---- DATA IN THIS EXERCISE
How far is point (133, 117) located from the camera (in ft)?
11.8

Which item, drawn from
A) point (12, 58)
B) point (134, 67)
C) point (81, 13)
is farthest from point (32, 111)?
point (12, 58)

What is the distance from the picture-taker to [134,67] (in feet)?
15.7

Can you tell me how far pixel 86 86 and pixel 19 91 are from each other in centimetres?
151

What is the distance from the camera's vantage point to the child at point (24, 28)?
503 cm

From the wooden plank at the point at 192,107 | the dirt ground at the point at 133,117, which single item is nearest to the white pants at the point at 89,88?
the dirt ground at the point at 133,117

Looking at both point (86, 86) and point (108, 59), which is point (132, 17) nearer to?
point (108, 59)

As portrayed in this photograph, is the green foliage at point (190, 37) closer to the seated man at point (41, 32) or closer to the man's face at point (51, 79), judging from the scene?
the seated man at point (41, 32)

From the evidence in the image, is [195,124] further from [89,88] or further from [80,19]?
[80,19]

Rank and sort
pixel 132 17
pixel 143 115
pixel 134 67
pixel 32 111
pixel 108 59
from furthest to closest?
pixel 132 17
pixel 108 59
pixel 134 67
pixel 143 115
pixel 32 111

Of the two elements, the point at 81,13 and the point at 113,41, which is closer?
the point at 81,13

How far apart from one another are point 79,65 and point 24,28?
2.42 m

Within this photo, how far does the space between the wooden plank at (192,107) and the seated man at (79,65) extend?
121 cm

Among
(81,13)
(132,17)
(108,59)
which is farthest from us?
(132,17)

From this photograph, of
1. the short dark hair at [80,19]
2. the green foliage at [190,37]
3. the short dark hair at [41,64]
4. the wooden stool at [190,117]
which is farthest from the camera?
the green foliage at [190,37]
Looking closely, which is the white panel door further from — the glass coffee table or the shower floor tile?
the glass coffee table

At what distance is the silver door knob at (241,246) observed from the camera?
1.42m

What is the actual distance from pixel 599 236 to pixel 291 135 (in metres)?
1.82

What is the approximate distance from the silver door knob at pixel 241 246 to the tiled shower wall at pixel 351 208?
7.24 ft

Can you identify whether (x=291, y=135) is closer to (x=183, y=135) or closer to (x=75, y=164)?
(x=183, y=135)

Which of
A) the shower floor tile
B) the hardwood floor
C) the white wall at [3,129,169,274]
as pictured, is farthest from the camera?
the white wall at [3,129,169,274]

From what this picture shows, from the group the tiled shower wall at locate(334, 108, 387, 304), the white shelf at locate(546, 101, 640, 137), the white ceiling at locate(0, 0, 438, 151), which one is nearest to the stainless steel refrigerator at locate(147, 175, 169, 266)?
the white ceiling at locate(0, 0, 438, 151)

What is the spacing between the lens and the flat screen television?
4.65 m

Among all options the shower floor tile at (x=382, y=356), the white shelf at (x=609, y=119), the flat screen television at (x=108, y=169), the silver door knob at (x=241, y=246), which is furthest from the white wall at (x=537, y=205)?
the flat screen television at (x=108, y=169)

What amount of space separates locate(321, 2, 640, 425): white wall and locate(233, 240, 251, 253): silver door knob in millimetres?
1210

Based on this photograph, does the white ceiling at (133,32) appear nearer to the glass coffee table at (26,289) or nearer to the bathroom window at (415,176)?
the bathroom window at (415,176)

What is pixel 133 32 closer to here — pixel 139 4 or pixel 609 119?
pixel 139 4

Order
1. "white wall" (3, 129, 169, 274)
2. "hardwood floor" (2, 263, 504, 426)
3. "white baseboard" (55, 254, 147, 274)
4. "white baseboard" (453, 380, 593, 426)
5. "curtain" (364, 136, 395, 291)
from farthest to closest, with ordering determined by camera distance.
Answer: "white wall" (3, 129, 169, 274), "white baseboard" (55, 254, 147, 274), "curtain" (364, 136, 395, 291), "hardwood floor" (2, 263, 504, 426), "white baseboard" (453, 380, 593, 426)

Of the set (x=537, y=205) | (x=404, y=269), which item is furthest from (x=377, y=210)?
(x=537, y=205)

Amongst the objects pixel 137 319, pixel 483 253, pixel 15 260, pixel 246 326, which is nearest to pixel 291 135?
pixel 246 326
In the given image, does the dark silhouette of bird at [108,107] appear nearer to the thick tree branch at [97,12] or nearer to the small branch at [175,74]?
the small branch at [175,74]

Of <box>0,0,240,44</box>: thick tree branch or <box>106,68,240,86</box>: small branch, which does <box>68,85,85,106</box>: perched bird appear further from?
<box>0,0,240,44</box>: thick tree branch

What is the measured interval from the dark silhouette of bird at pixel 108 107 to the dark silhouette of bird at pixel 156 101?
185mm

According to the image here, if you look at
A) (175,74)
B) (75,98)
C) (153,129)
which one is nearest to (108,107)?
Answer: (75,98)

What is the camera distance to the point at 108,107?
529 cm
--------
INSTRUCTIONS TO FOLLOW
Write out every entry above verbatim, in its original order, with no changes to wording, spacing, or punctuation.

RIGHT ANSWER
How far is point (133, 117) located from the camera (in ft)?
11.8

Which item, drawn from
A) point (12, 58)
B) point (134, 67)
C) point (81, 13)
is farthest from point (32, 111)?
point (12, 58)

What is the distance from the picture-taker to [134,67] (in feet)?
15.7

Can you tell me how far pixel 86 86 and pixel 19 91 are from each other in centimetres?
151

What is the distance from the camera's vantage point to the child at point (24, 28)?
503 cm

From the wooden plank at the point at 192,107 | the dirt ground at the point at 133,117, which single item is nearest to the white pants at the point at 89,88?
the dirt ground at the point at 133,117

Looking at both point (86, 86) and point (108, 59), which is point (132, 17) nearer to?
point (108, 59)

As portrayed in this photograph, is the green foliage at point (190, 37) closer to the seated man at point (41, 32) or closer to the man's face at point (51, 79), judging from the scene?
the seated man at point (41, 32)

From the evidence in the image, is [195,124] further from [89,88] or further from [80,19]?
[80,19]

Rank and sort
pixel 132 17
pixel 143 115
pixel 134 67
pixel 32 111
pixel 108 59
from furthest to closest?
pixel 132 17
pixel 108 59
pixel 134 67
pixel 143 115
pixel 32 111

Of the two elements, the point at 81,13 and the point at 113,41, which is closer?
the point at 81,13

How far apart from one another are point 79,65 and point 24,28?
2.42 m

Within this photo, how far does the space between the wooden plank at (192,107) and the seated man at (79,65) extend?
121 cm

Among
(81,13)
(132,17)
(108,59)
which is farthest from us?
(132,17)

From this photograph, of
1. the short dark hair at [80,19]
2. the green foliage at [190,37]
3. the short dark hair at [41,64]
4. the wooden stool at [190,117]
which is farthest from the camera?
the green foliage at [190,37]
Looking closely, which is the white panel door further from — the glass coffee table or the shower floor tile?
the glass coffee table

At what distance is the silver door knob at (241,246) observed from the camera?
1.42m

What is the actual distance from pixel 599 236 to pixel 291 135 (in metres)?
1.82

What is the approximate distance from the silver door knob at pixel 241 246 to the tiled shower wall at pixel 351 208?
7.24 ft

Can you identify whether (x=291, y=135) is closer to (x=183, y=135) or closer to (x=75, y=164)?
(x=183, y=135)

Which of
A) the shower floor tile
B) the hardwood floor
C) the white wall at [3,129,169,274]
as pictured, is farthest from the camera?
the white wall at [3,129,169,274]

From what this picture shows, from the group the tiled shower wall at locate(334, 108, 387, 304), the white shelf at locate(546, 101, 640, 137), the white ceiling at locate(0, 0, 438, 151), which one is nearest to the stainless steel refrigerator at locate(147, 175, 169, 266)?
the white ceiling at locate(0, 0, 438, 151)

What is the spacing between the lens and the flat screen television?
4.65 m

Among all options the shower floor tile at (x=382, y=356), the white shelf at (x=609, y=119), the flat screen television at (x=108, y=169), the silver door knob at (x=241, y=246), which is furthest from the white wall at (x=537, y=205)?
the flat screen television at (x=108, y=169)

What amount of space separates locate(321, 2, 640, 425): white wall and locate(233, 240, 251, 253): silver door knob in millimetres?
1210

Based on this photograph, does the white ceiling at (133,32) appear nearer to the glass coffee table at (26,289) or nearer to the bathroom window at (415,176)?
the bathroom window at (415,176)

What is pixel 133 32 closer to here — pixel 139 4 or pixel 609 119?
pixel 139 4

Order
1. "white wall" (3, 129, 169, 274)
2. "hardwood floor" (2, 263, 504, 426)
3. "white baseboard" (55, 254, 147, 274)
4. "white baseboard" (453, 380, 593, 426)
5. "curtain" (364, 136, 395, 291)
from farthest to closest, with ordering determined by camera distance.
Answer: "white wall" (3, 129, 169, 274), "white baseboard" (55, 254, 147, 274), "curtain" (364, 136, 395, 291), "hardwood floor" (2, 263, 504, 426), "white baseboard" (453, 380, 593, 426)

Of the set (x=537, y=205) | (x=404, y=269), which item is furthest from (x=377, y=210)?
(x=537, y=205)

Amongst the objects pixel 137 319, pixel 483 253, pixel 15 260, pixel 246 326, which is nearest to pixel 291 135?
pixel 246 326
In the given image, does the dark silhouette of bird at [108,107] appear nearer to the thick tree branch at [97,12] or nearer to the small branch at [175,74]?
the small branch at [175,74]

Of <box>0,0,240,44</box>: thick tree branch or <box>106,68,240,86</box>: small branch, which does <box>68,85,85,106</box>: perched bird appear further from?
<box>0,0,240,44</box>: thick tree branch

What is the measured interval from the dark silhouette of bird at pixel 108 107 to the dark silhouette of bird at pixel 156 101?
185mm

According to the image here, if you look at
A) (175,74)
B) (75,98)
C) (153,129)
which one is nearest to (108,107)?
Answer: (75,98)

What is the camera distance to the point at 108,107?
529 cm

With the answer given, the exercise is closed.